The listing below is to be copied in full, line by line.

DATA FOR REVIEW:
########################################

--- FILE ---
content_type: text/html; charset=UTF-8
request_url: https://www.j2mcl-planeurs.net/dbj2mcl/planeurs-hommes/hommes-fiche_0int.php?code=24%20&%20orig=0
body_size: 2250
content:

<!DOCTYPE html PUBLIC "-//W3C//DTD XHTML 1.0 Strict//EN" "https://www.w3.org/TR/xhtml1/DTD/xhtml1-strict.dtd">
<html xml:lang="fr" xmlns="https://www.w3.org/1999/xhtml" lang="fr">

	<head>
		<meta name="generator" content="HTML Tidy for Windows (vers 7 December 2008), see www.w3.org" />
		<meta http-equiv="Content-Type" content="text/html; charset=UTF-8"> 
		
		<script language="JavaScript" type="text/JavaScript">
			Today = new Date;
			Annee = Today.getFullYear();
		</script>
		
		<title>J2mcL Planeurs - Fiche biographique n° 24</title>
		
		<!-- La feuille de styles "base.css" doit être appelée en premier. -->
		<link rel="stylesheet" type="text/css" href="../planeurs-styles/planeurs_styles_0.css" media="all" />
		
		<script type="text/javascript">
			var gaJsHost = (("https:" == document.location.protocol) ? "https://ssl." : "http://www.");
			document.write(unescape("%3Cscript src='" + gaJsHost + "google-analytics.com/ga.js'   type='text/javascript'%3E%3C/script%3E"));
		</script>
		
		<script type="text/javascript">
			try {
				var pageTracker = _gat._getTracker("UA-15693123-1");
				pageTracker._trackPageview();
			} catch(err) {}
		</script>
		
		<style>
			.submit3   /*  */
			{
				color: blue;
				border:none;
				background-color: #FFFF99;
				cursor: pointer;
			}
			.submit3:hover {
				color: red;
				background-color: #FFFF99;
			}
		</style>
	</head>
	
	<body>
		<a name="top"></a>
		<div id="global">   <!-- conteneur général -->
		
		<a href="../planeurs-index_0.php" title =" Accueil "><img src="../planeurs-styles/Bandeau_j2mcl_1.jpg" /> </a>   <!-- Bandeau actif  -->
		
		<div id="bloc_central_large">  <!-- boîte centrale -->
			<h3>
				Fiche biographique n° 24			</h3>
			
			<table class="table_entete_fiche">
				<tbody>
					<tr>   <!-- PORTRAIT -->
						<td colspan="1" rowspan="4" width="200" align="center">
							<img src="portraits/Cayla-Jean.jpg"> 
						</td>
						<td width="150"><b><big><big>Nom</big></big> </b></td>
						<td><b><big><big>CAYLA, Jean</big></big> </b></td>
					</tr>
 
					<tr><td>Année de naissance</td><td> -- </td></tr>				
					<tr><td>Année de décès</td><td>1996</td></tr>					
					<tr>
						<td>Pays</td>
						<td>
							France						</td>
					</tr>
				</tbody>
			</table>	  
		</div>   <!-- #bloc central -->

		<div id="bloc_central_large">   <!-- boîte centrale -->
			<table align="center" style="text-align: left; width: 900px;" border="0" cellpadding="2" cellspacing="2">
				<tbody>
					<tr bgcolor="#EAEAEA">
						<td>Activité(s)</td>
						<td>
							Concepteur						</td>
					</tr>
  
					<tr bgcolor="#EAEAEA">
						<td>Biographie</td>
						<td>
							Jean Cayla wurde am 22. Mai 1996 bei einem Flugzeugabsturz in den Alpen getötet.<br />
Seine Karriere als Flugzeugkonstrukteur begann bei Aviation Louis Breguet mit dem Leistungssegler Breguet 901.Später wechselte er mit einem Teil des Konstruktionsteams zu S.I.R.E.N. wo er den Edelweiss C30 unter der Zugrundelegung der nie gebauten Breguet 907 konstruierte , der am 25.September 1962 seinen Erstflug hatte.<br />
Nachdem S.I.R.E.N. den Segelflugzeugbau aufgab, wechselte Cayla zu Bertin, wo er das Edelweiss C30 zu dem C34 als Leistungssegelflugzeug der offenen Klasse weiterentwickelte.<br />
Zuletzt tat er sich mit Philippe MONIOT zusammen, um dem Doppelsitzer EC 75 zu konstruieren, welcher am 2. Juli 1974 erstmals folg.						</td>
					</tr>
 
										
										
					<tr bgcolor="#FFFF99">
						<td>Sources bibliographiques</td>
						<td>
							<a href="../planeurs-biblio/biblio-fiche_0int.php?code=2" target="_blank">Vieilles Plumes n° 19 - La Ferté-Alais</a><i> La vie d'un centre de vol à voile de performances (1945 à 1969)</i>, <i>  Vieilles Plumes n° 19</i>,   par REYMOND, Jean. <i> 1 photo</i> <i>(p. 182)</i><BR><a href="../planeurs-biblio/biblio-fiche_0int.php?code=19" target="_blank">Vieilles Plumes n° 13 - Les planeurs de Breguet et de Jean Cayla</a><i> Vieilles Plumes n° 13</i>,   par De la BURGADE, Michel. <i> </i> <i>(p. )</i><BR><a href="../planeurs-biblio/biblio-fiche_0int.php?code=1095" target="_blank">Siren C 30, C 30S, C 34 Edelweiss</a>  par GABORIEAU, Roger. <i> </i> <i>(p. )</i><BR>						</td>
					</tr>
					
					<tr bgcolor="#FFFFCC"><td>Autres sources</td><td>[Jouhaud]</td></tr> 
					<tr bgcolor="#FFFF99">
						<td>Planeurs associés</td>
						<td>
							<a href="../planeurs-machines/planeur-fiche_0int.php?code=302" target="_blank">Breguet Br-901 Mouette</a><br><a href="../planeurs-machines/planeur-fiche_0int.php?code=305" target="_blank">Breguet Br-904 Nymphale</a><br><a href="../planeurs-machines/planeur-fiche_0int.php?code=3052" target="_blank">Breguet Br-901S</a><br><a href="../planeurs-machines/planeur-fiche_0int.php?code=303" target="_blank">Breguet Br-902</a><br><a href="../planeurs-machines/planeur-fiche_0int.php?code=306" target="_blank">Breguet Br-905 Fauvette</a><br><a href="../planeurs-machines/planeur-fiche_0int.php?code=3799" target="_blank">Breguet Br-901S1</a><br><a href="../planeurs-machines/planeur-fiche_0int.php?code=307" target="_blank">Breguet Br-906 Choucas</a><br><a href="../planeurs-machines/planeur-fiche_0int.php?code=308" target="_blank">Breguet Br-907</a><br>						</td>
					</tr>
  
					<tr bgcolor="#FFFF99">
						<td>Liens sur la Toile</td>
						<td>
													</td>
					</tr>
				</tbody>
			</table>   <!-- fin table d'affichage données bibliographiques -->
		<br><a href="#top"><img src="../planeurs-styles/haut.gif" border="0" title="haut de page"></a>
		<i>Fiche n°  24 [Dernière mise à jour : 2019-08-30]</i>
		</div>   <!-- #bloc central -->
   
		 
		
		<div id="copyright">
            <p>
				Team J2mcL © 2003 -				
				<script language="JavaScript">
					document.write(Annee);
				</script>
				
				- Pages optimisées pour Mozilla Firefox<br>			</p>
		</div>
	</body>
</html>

########################################

RESPONSE BELOW:
--- FILE ---
content_type: text/html; charset=UTF-8
request_url: https://www.j2mcl-planeurs.net/dbj2mcl/planeurs-hommes/hommes-fiche_0int.php?code=24%20&%20orig=0
body_size: 2250
content:

<!DOCTYPE html PUBLIC "-//W3C//DTD XHTML 1.0 Strict//EN" "https://www.w3.org/TR/xhtml1/DTD/xhtml1-strict.dtd">
<html xml:lang="fr" xmlns="https://www.w3.org/1999/xhtml" lang="fr">

	<head>
		<meta name="generator" content="HTML Tidy for Windows (vers 7 December 2008), see www.w3.org" />
		<meta http-equiv="Content-Type" content="text/html; charset=UTF-8"> 
		
		<script language="JavaScript" type="text/JavaScript">
			Today = new Date;
			Annee = Today.getFullYear();
		</script>
		
		<title>J2mcL Planeurs - Fiche biographique n° 24</title>
		
		<!-- La feuille de styles "base.css" doit être appelée en premier. -->
		<link rel="stylesheet" type="text/css" href="../planeurs-styles/planeurs_styles_0.css" media="all" />
		
		<script type="text/javascript">
			var gaJsHost = (("https:" == document.location.protocol) ? "https://ssl." : "http://www.");
			document.write(unescape("%3Cscript src='" + gaJsHost + "google-analytics.com/ga.js'   type='text/javascript'%3E%3C/script%3E"));
		</script>
		
		<script type="text/javascript">
			try {
				var pageTracker = _gat._getTracker("UA-15693123-1");
				pageTracker._trackPageview();
			} catch(err) {}
		</script>
		
		<style>
			.submit3   /*  */
			{
				color: blue;
				border:none;
				background-color: #FFFF99;
				cursor: pointer;
			}
			.submit3:hover {
				color: red;
				background-color: #FFFF99;
			}
		</style>
	</head>
	
	<body>
		<a name="top"></a>
		<div id="global">   <!-- conteneur général -->
		
		<a href="../planeurs-index_0.php" title =" Accueil "><img src="../planeurs-styles/Bandeau_j2mcl_1.jpg" /> </a>   <!-- Bandeau actif  -->
		
		<div id="bloc_central_large">  <!-- boîte centrale -->
			<h3>
				Fiche biographique n° 24			</h3>
			
			<table class="table_entete_fiche">
				<tbody>
					<tr>   <!-- PORTRAIT -->
						<td colspan="1" rowspan="4" width="200" align="center">
							<img src="portraits/Cayla-Jean.jpg"> 
						</td>
						<td width="150"><b><big><big>Nom</big></big> </b></td>
						<td><b><big><big>CAYLA, Jean</big></big> </b></td>
					</tr>
 
					<tr><td>Année de naissance</td><td> -- </td></tr>				
					<tr><td>Année de décès</td><td>1996</td></tr>					
					<tr>
						<td>Pays</td>
						<td>
							France						</td>
					</tr>
				</tbody>
			</table>	  
		</div>   <!-- #bloc central -->

		<div id="bloc_central_large">   <!-- boîte centrale -->
			<table align="center" style="text-align: left; width: 900px;" border="0" cellpadding="2" cellspacing="2">
				<tbody>
					<tr bgcolor="#EAEAEA">
						<td>Activité(s)</td>
						<td>
							Concepteur						</td>
					</tr>
  
					<tr bgcolor="#EAEAEA">
						<td>Biographie</td>
						<td>
							Jean Cayla wurde am 22. Mai 1996 bei einem Flugzeugabsturz in den Alpen getötet.<br />
Seine Karriere als Flugzeugkonstrukteur begann bei Aviation Louis Breguet mit dem Leistungssegler Breguet 901.Später wechselte er mit einem Teil des Konstruktionsteams zu S.I.R.E.N. wo er den Edelweiss C30 unter der Zugrundelegung der nie gebauten Breguet 907 konstruierte , der am 25.September 1962 seinen Erstflug hatte.<br />
Nachdem S.I.R.E.N. den Segelflugzeugbau aufgab, wechselte Cayla zu Bertin, wo er das Edelweiss C30 zu dem C34 als Leistungssegelflugzeug der offenen Klasse weiterentwickelte.<br />
Zuletzt tat er sich mit Philippe MONIOT zusammen, um dem Doppelsitzer EC 75 zu konstruieren, welcher am 2. Juli 1974 erstmals folg.						</td>
					</tr>
 
										
										
					<tr bgcolor="#FFFF99">
						<td>Sources bibliographiques</td>
						<td>
							<a href="../planeurs-biblio/biblio-fiche_0int.php?code=2" target="_blank">Vieilles Plumes n° 19 - La Ferté-Alais</a><i> La vie d'un centre de vol à voile de performances (1945 à 1969)</i>, <i>  Vieilles Plumes n° 19</i>,   par REYMOND, Jean. <i> 1 photo</i> <i>(p. 182)</i><BR><a href="../planeurs-biblio/biblio-fiche_0int.php?code=19" target="_blank">Vieilles Plumes n° 13 - Les planeurs de Breguet et de Jean Cayla</a><i> Vieilles Plumes n° 13</i>,   par De la BURGADE, Michel. <i> </i> <i>(p. )</i><BR><a href="../planeurs-biblio/biblio-fiche_0int.php?code=1095" target="_blank">Siren C 30, C 30S, C 34 Edelweiss</a>  par GABORIEAU, Roger. <i> </i> <i>(p. )</i><BR>						</td>
					</tr>
					
					<tr bgcolor="#FFFFCC"><td>Autres sources</td><td>[Jouhaud]</td></tr> 
					<tr bgcolor="#FFFF99">
						<td>Planeurs associés</td>
						<td>
							<a href="../planeurs-machines/planeur-fiche_0int.php?code=302" target="_blank">Breguet Br-901 Mouette</a><br><a href="../planeurs-machines/planeur-fiche_0int.php?code=305" target="_blank">Breguet Br-904 Nymphale</a><br><a href="../planeurs-machines/planeur-fiche_0int.php?code=3052" target="_blank">Breguet Br-901S</a><br><a href="../planeurs-machines/planeur-fiche_0int.php?code=303" target="_blank">Breguet Br-902</a><br><a href="../planeurs-machines/planeur-fiche_0int.php?code=306" target="_blank">Breguet Br-905 Fauvette</a><br><a href="../planeurs-machines/planeur-fiche_0int.php?code=3799" target="_blank">Breguet Br-901S1</a><br><a href="../planeurs-machines/planeur-fiche_0int.php?code=307" target="_blank">Breguet Br-906 Choucas</a><br><a href="../planeurs-machines/planeur-fiche_0int.php?code=308" target="_blank">Breguet Br-907</a><br>						</td>
					</tr>
  
					<tr bgcolor="#FFFF99">
						<td>Liens sur la Toile</td>
						<td>
													</td>
					</tr>
				</tbody>
			</table>   <!-- fin table d'affichage données bibliographiques -->
		<br><a href="#top"><img src="../planeurs-styles/haut.gif" border="0" title="haut de page"></a>
		<i>Fiche n°  24 [Dernière mise à jour : 2019-08-30]</i>
		</div>   <!-- #bloc central -->
   
		 
		
		<div id="copyright">
            <p>
				Team J2mcL © 2003 -				
				<script language="JavaScript">
					document.write(Annee);
				</script>
				
				- Pages optimisées pour Mozilla Firefox<br>			</p>
		</div>
	</body>
</html>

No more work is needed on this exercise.